> **WHAT IS REQUIRED**
Gather each line of the records where "index" appears.

___ SOURCE MATERIAL

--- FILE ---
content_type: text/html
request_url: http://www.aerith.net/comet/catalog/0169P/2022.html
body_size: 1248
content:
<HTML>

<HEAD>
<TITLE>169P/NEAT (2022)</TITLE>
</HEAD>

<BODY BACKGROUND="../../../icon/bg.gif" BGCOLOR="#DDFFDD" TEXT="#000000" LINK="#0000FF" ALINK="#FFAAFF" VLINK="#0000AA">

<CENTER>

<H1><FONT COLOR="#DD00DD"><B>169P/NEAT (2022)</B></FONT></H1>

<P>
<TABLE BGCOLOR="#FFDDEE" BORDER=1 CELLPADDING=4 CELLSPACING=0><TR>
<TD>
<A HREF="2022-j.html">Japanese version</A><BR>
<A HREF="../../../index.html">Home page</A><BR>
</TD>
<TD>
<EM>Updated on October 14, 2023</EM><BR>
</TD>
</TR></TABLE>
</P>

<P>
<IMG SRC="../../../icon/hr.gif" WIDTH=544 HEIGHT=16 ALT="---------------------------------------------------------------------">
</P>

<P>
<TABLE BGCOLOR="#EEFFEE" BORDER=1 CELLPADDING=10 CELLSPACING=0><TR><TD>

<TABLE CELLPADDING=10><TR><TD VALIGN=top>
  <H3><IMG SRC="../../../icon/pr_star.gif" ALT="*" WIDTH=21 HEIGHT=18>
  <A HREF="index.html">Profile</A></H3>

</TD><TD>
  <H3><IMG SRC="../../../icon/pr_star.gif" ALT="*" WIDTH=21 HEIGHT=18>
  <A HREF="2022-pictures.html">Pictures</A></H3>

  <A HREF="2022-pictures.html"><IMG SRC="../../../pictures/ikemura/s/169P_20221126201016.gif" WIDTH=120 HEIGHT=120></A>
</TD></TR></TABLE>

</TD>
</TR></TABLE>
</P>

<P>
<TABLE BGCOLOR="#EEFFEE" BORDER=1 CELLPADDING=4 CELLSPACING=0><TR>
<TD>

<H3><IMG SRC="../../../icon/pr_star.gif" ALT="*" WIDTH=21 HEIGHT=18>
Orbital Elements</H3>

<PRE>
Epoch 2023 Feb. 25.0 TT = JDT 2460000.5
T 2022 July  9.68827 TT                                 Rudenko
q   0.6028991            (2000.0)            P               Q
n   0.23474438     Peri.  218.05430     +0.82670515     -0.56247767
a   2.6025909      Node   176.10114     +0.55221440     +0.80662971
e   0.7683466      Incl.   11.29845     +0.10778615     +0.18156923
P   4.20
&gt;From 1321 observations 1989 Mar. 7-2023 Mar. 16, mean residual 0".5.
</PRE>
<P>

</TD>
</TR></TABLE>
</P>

______

> **EXERCISE OUTPUT**
<A HREF="../../../index.html">Home page</A><BR>
  <A HREF="index.html">Profile</A></H3>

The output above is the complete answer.